In my experience, it’s been easy to get on the wrong side of something, even knowing this LOA truth.
Yet it also doesn’t feel super fab (to me) to ignore a situation or ‘do nothing’ when it seems important.
I mean, just because we’re conscious creators, that doesn’t mean we leave it to muggles to engage the challenging work that’s being called forth, does it?
Maybe it does. (But I doubt it.)
This subject has been up for me a couple times just this week …
- a friend asking me to share a petition link to eliminate daylight savings
- seeing the petition to charge 47 Republicans with treason under the Logan Act
- reading an update on the net neutrality issue I commented on the FCC page about
- receiving requests to attend rallies, phone Congress, and attend fundraisers from the animal rescue groups I support.
Which is why I’ve been paying special attention to the vibration behind rallies, protests, and petitions.

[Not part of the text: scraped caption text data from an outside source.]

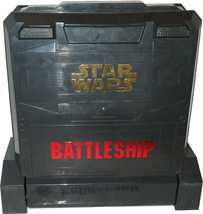 Electronic Battleship Star Wars Advanced Milton Bradley 2002, replacement pieces - £2.24 GBP+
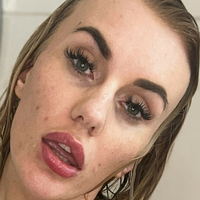 sassybystacy Nøgen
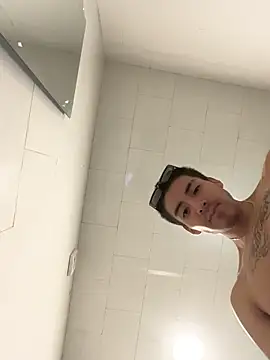 GIOOOO568 Webcamshow
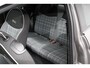 Fiat 500C 1.2 Lounge Automaat | Cruise control | Climate control | LM Velgen | App Connect | Park Control Achter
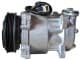 sd7v121500 MSG (відновлення) Компрессор кондиционера
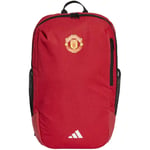 Sac a dos adidas  adidas Manchester United Home Backpack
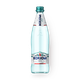 Вода минеральная Borjomi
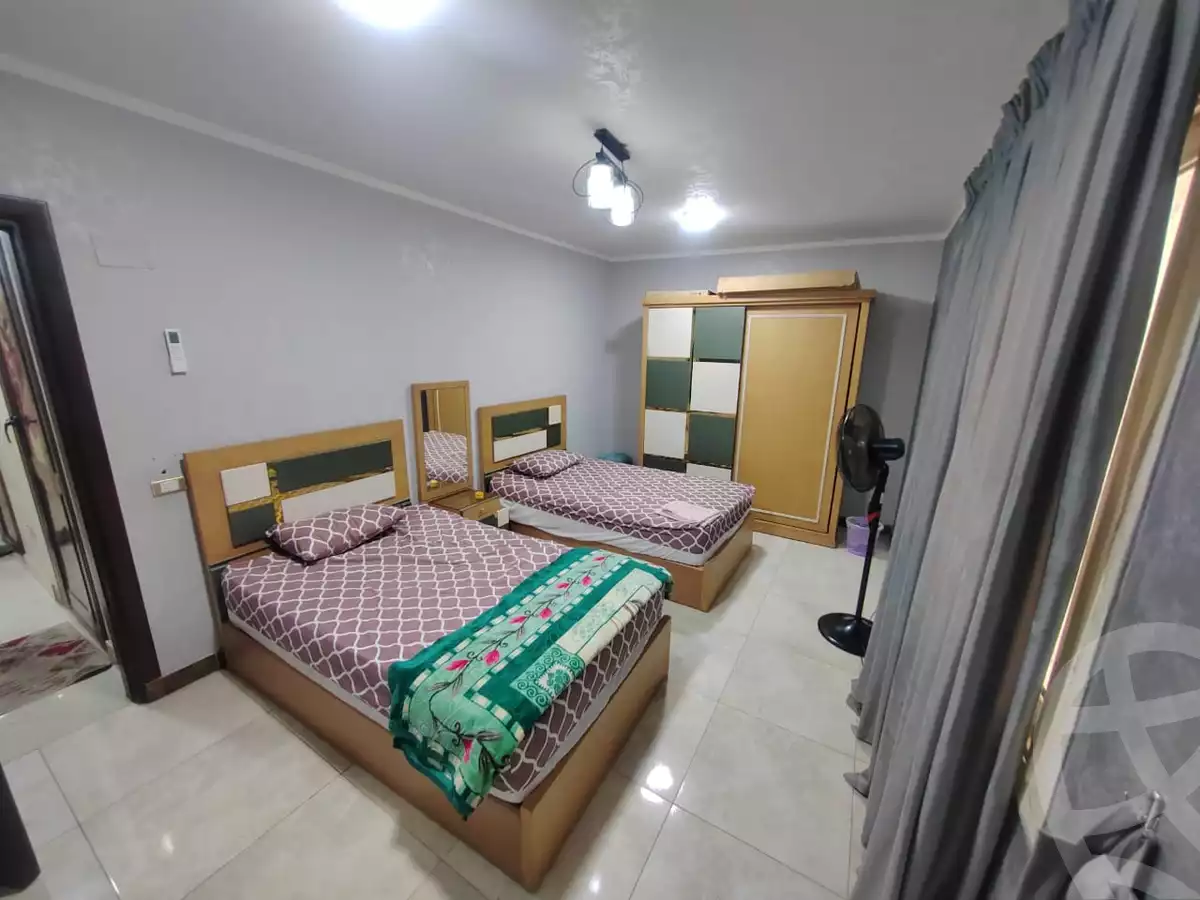 https://aqarmap.com.eg/ar/listing/6280563-for-rent-cairo-el-zaytun-hadayek-el-zayton-el-zaytoun-st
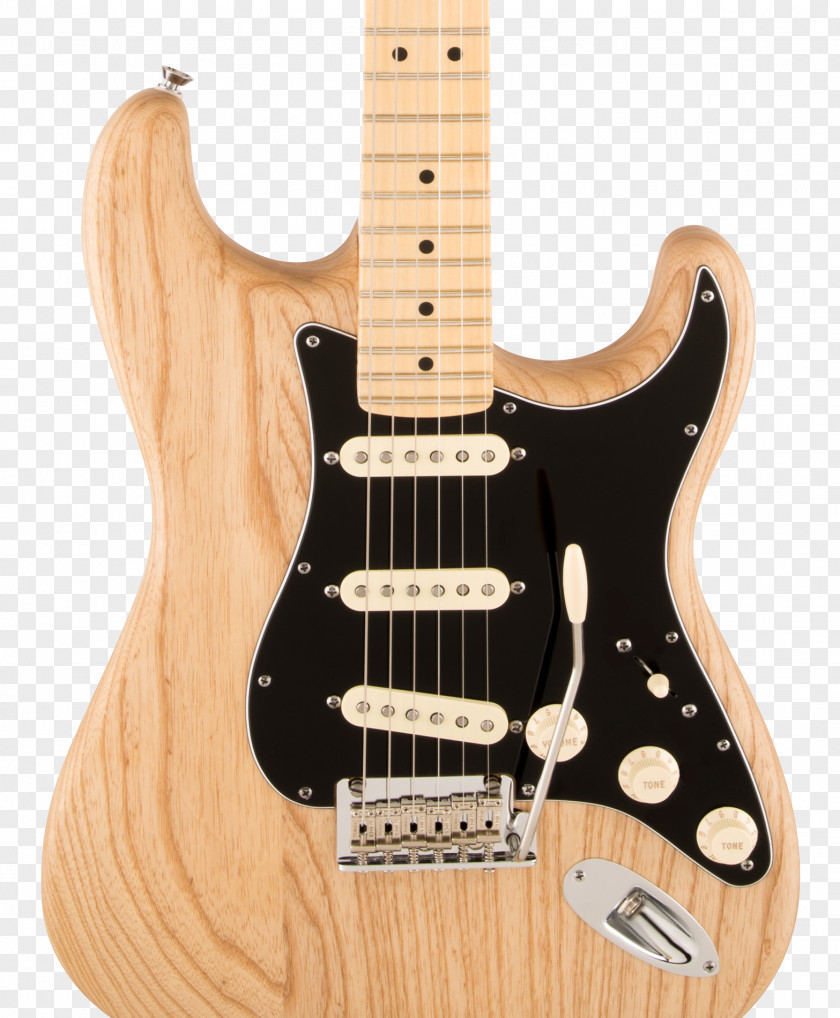 Crystalline Body Fender Stratocaster Telecaster The STRAT Musical Instruments Corporation Guitar PNG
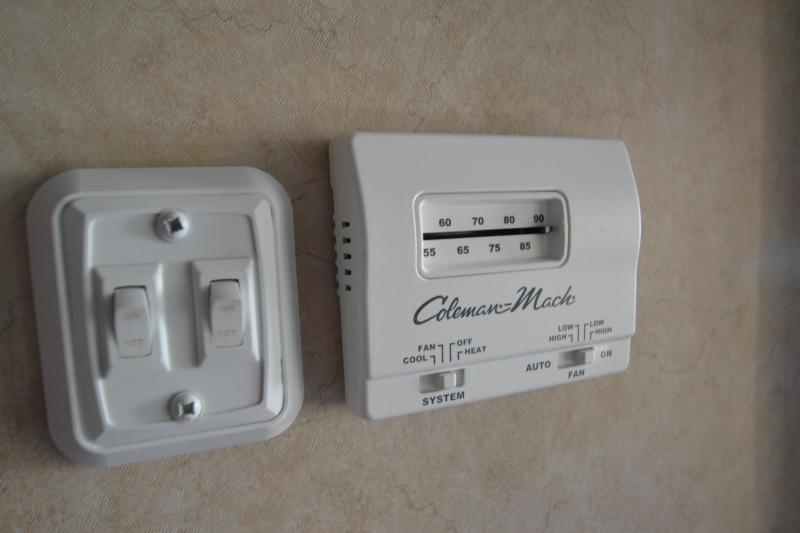 new Car Haulers / Racing Trailers Vintage Trailers  for sale, in Cleveland, OH Thumbnail 21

Years ago I used to spend every Friday night joining protestors on the street in front of the fur shop. I placed vegan propaganda in the airline seat pockets every time I traveled. I protested the rodeo event for Utah’s 2002 winter Olympics. I gathered signatures to lobby those in office for animal-friendly legislation.
That was before I learned about the power of where we place our attention.
If I focus on the problem, I’m not helping to diminish it. Because whatever I resist, persists.
So I eventually realized I had to shift my focus.
Which all these years later I’m still finding my way around.
I remember what I’ve learned from Abraham and Bashar: that it doesn’t matter what I do, it only matters how I feel.
So, what feels better: ignoring the request to get involved or putting my energy behind it?
Or maybe there’s a third option to choose.
Sometimes when I respond to a call to action I simply remind myself that I’m here to __(fill in blank with desired outcome)__, rather than join the fight against the “problem.”
If I sign, I’m signing for this, not against that. And if I don’t sign, I take a couple seconds to vision the desired outcome. That’s where my true power lies anyway.
Occasionally what feels better is to do nothing other than remember that all is well and everything’s working out perfectly. Which drives my activist friends crazy. (Even my own gremlin asks if I’m being irresponsible or callous.)
A lot of times what makes the difference for me is the way the call to action itself is worded.
Perhaps it simply comes down to this:
- drop any limiting beliefs about how things won’t change if I don’t join the fight, and
- when I do join in, make sure I engage in a way that empowers what I prefer rather than what I don’t.
I’d love to hear from fellow creators on this one.
How do you handle it when someone’s calling for you to join a cause that matters to you?